We got burned by exactly this on a different internal-state probe: a held-out score of 0.20 collapsed to ~0.13 the moment we made the train/val split context-disjoint, and single-seed runs swung ±0.04 between adjacent checkpoints - enough to flip a “win” into a “loss.” We now treat any number as inconclusive until ≥3 seeds with a bootstrap CI over the test set.

Concrete: 3–5 seeds, report mean ± CI (or a paired bootstrap of LRD − baseline, which is what actually tells you if the gap is real). And dedup at the entity level, not just exact-question - PopQA and TriviaQA share entities, so question-level dedup leaves entity leakage intact, and an entity that appears in train teaches the probe the entity, not the knowledge boundary.

2. P(knows) is quantization-instance specific, not just model specific

Quantization changes which facts are recoverable - we have direct evidence that coarse quantization degrades exact factual recall on this family, not just average loss.

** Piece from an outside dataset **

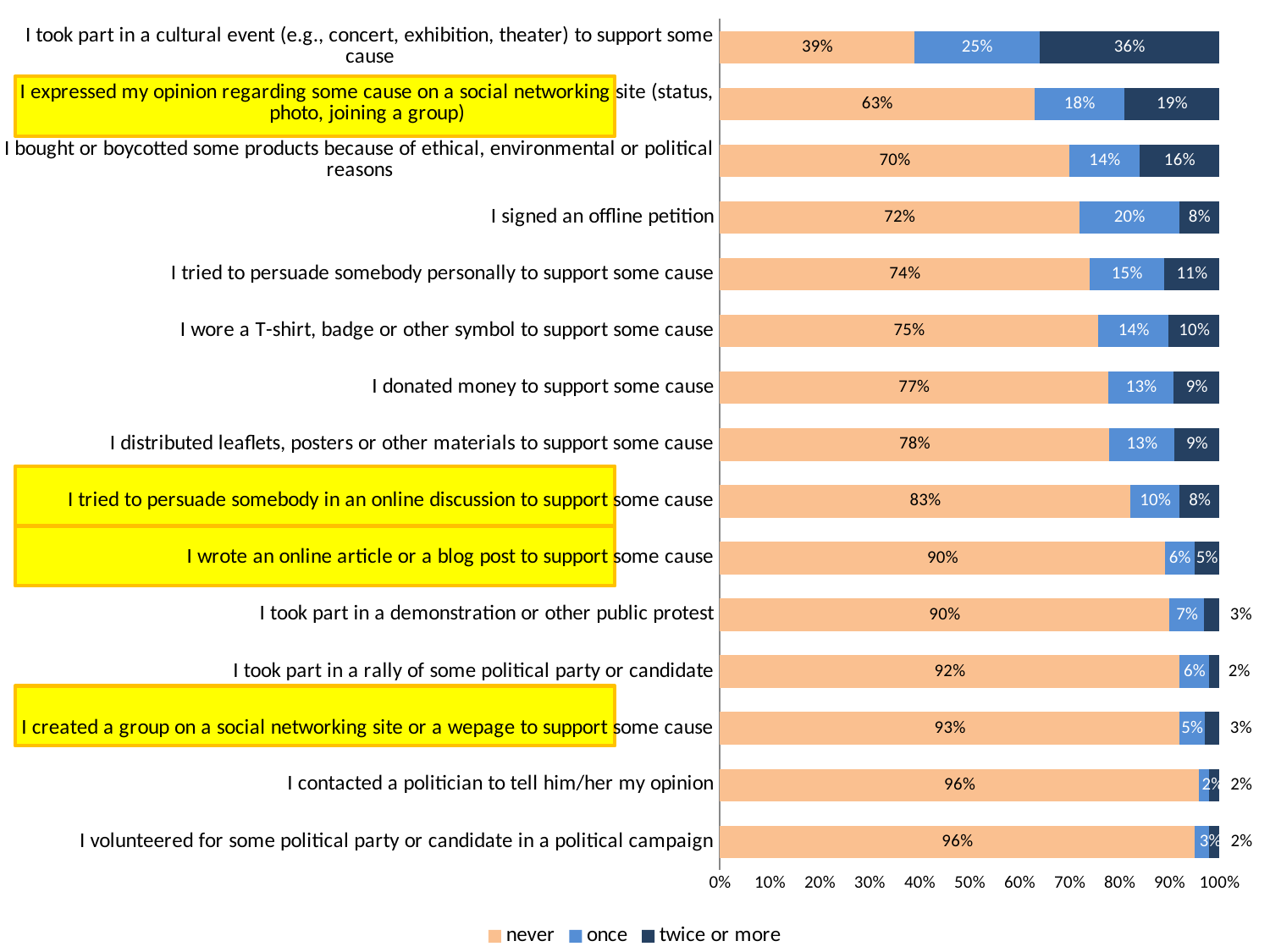
What type of chart is shown on the slide? Stacked bar chart Which has a larger "once" value: "I signed an offline petition" or "I tried to persuade somebody personally to support some cause"? I signed an offline petition What percentage of respondents answered "never" for "I signed an offline petition"? 72% What is the difference between the "never" values for "I donated money to support some cause" and "I signed an offline petition"? 5% What is the "twice or more" value for "I took part in a cultural event (e.g., concert, exhibition, theater) to support some cause"? 36% What are the three series named in the legend? never, once, twice or more Which activity has the lowest "never" percentage? I took part in a cultural event (e.g., concert, exhibition, theater) to support some cause How many activities (categories) are shown in the chart? 15 Which activity has the highest "twice or more" percentage? I took part in a cultural event (e.g., concert, exhibition, theater) to support some cause What is the total of the stacked bar for "I bought or boycotted some products because of ethical, environmental or political reasons"? 100% What is the "once" value for "I expressed my opinion regarding some cause on a social networking site (status, photo, joining a group)"? 18% How many series does the legend list? 3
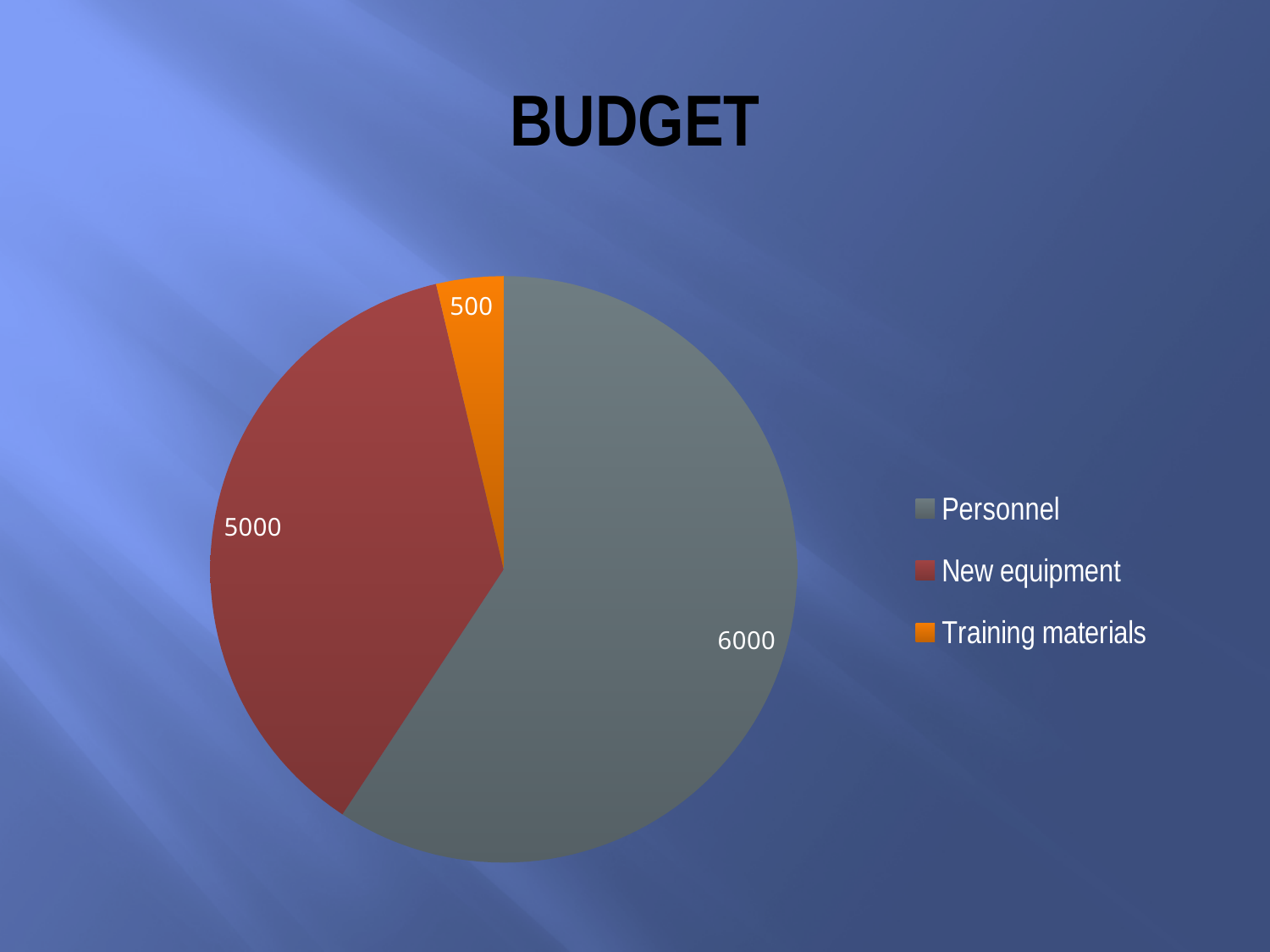
What is the difference between the values for Personnel and New equipment? 1000 Which category has the largest slice of the pie? Personnel How many categories are shown in the pie chart? 3 What is the difference between the values for New equipment and Training materials? 4500 What is the value for New equipment? 5000 What is the total of all the slices in the pie chart? 11500 What kind of chart is shown on the slide? Pie chart Which is larger, the value for Personnel or the value for New equipment? Personnel What is the value for Personnel? 6000 What is the value for Training materials? 500 What is the title of the chart? BUDGET Which category has the smallest slice of the pie? Training materials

So a sidecar trained on fp16 Gemma will mis-route a Q4 deployment: the boundary literally moves. Train and calibrate the router on the exact deployed (quantized) instance, and re-fit the temperature per instance - calibration in particular will not transfer across quant levels.

3. (smaller) Layer-class structure on Gemma

Gemma interleaves global and sliding-window attention layers - different effective ranges (global carries long-range, SWA fades past its window) and different RoPE. A GRU-over-depth that treats all layers as one uniform sequence is averaging over two different signal regimes. A cheap ablation: tag each layer with its class (or pool the two classes separately) and see whether the depth signal actually lives in the global layers. If it does, that’s both a smaller, more honest feature set and a more transferable one.

Bottom line

John’s eval-tightening is the right first move. I’d prepend step 0: certify the weight artifact - a broken quant silently poisons every downstream internal feature, and it’s the cheapest thing to rule out. Then treat the current LRD-vs-baseline gaps as within-noise until you have multi-seed + entity-disjoint + true train→test transfer, and bind the probe to the exact quantized instance you’ll deploy. If the margin survives all of that, you’ve got a genuinely strong, deployment-relevant result - and the prompt-only, one-forward property is worth protecting the whole way.